Temples are religious sites connected to Buddhism, which arrived in Japan around the middle of the 6th century. There are many different sects of Buddhism within Japan; some of the more notable branches include Nichiren Buddhism, Shingon Buddhism, Pure Land Buddhism and – perhaps the most famous – Zen Buddhism. Temples often house an important Buddhist relic or statue related to the founder or deities of that particular sect.
It’s important not to step directly on the threshold of the main gate when entering the grounds of a temple. While very few people remember the practice, women should enter with their right foot first, and men should begin with their left.
Just as when visiting a shrine, those entering the grounds of a temple are encouraged to purify themselves. Often, a temizuya or chozuya water basin is placed near the entrance for visitors to use to rinse their hands and mouth.

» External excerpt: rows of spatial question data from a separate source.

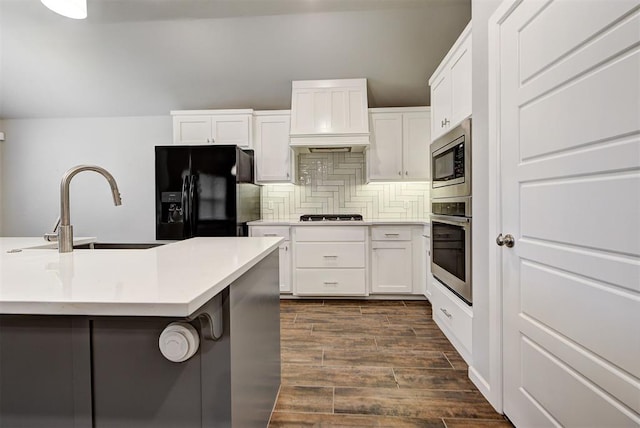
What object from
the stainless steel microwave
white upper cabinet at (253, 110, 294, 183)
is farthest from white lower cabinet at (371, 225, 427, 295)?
white upper cabinet at (253, 110, 294, 183)

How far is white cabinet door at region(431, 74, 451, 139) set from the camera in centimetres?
228

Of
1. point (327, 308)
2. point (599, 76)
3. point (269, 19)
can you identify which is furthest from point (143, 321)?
point (269, 19)

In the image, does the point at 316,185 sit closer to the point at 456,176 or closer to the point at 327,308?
the point at 327,308

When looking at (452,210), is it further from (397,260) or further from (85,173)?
(85,173)

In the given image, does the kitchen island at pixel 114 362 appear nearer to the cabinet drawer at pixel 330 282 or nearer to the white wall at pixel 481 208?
the white wall at pixel 481 208

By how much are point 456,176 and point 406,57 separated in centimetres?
188

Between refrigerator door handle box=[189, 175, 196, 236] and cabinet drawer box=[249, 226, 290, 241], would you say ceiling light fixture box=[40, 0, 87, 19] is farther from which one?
cabinet drawer box=[249, 226, 290, 241]

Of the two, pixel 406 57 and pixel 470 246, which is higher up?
pixel 406 57

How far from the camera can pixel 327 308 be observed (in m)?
3.24

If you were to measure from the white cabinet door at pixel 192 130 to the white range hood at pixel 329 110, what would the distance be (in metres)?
1.09

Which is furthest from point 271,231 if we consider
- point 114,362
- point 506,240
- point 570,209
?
point 570,209

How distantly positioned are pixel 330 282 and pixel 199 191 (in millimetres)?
1703

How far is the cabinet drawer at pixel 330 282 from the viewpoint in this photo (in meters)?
3.38

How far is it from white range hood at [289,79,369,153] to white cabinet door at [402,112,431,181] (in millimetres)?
512
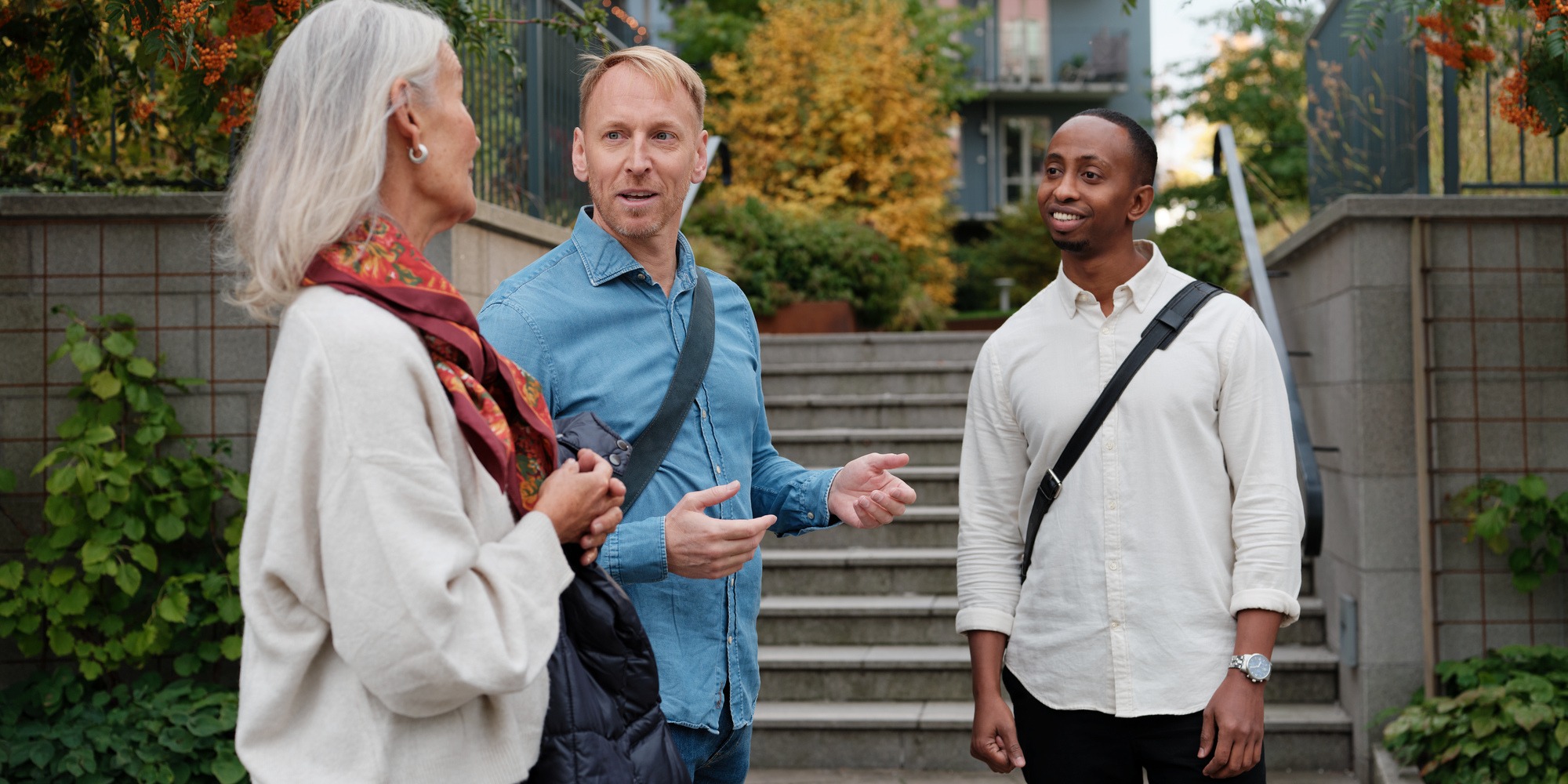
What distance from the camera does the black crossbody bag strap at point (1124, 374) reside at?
227cm

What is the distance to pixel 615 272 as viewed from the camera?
209cm

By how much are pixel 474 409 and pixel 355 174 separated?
29 cm

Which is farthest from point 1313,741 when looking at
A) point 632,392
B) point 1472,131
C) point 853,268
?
point 853,268

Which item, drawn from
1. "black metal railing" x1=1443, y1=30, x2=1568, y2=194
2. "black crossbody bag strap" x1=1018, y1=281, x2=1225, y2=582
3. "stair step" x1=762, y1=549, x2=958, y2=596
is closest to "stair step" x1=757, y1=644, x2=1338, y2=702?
"stair step" x1=762, y1=549, x2=958, y2=596

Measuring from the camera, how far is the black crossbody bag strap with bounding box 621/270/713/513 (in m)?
1.98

Additionally, a temple often includes a jokoro, or incense burner. Visitors are encouraged to waft the smoke from the incense burner over certain parts of their bodies that might be feeling unwell, in the hopes that the smoke will bring healing. Wafting it toward the head is said to bring wisdom and clarity of mind.

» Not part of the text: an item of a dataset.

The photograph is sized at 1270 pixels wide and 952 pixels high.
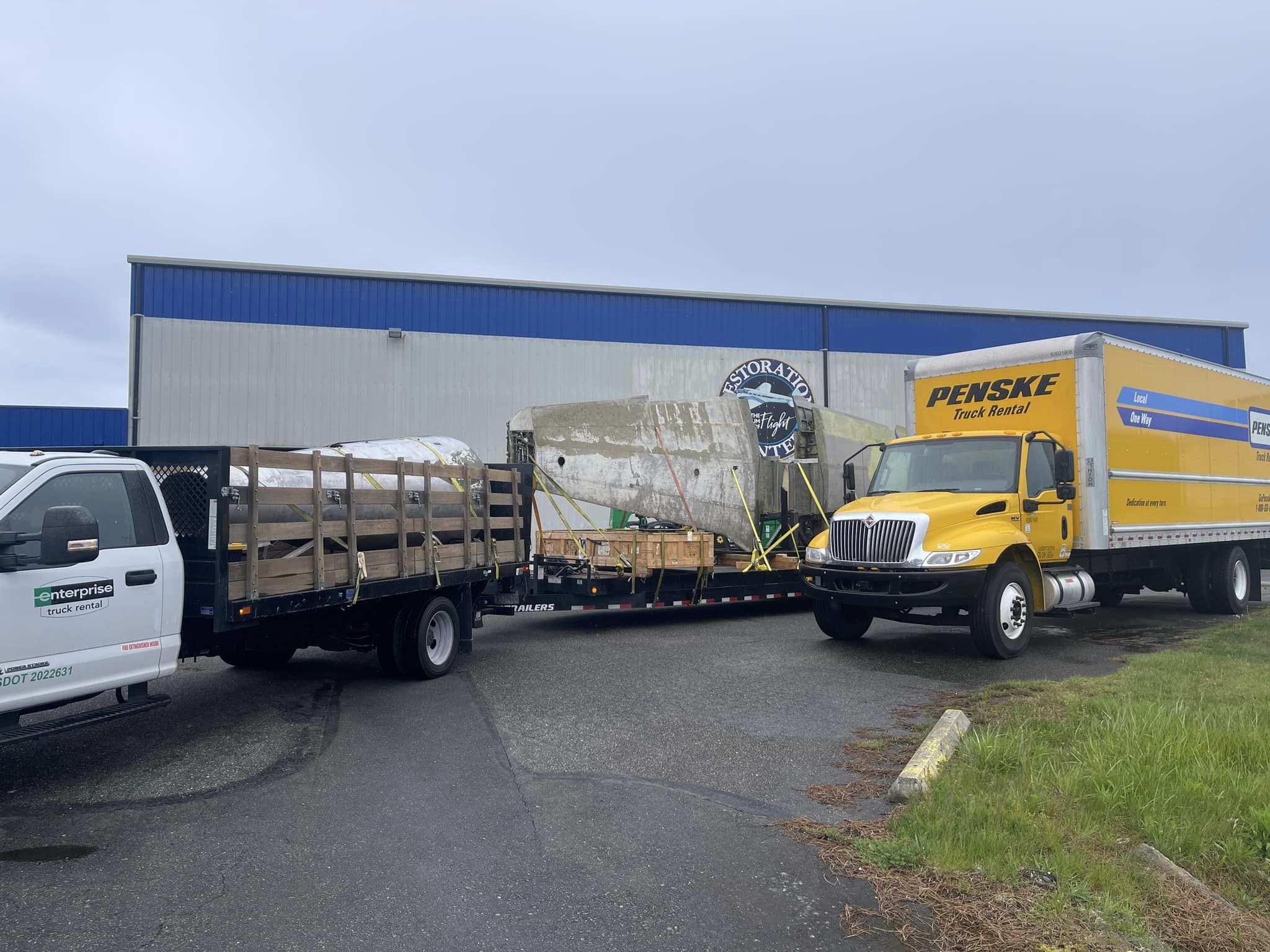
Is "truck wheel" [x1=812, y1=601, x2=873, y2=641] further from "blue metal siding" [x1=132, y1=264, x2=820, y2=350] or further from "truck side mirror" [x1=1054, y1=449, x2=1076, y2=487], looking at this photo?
"blue metal siding" [x1=132, y1=264, x2=820, y2=350]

Those wishing to pray in the main hall of a temple should throw a few coins in the offering box, though there is no suggested amount or specific lucky coin to consider. Unlike at a shrine, there is also no need to clap before you pray. Simply bow at a slight angle (some suggest 45 degrees is ideal), put your hands together and offer up your prayers. Bow once more before leaving the main hall, and also as you exit the temple precincts.
Some temples allow visitors light incense sticks to leave as offerings. It is common to choose only one stick and light it from a nearby candle or enclosed flame. Use your hand to extinguish any actual flames (it’s apparently bad form to blow it out with your mouth) and then carefully stand the stick upright in the sand.
Some temples hold daily prayer services that are open to the public. These services are often held to pray for the souls of the departed. For a fee, worshippers may also request a prayer service for a specific purpose (ie to honor a particular deceased relative).
Spending the night at a shukubo, or temple lodging, has become a popular pastime in recent years, particularly at the mountaintop temple complex of Koyasan in Wakayama Prefecture. Shukubo were originally intended for those making Buddhist pilgrimages and provide overnight visitors will simple accommodations and vegetarian shojin ryori meals. In many shukubo, guests are invited to take part in the morning prayer ceremonies.
Japan has no shortage of temples and visitors will find these religious buildings on remote mountaintops as well as in the middle of major cities. Some of the most famous temples in Japan include Senso-ji in the Asakusa district of Tokyo, the hillside temple of Kiyomizudera on the eastern edge of Kyoto, and the 88 temples of the famed pilgrimage trail on the island of Shikoku.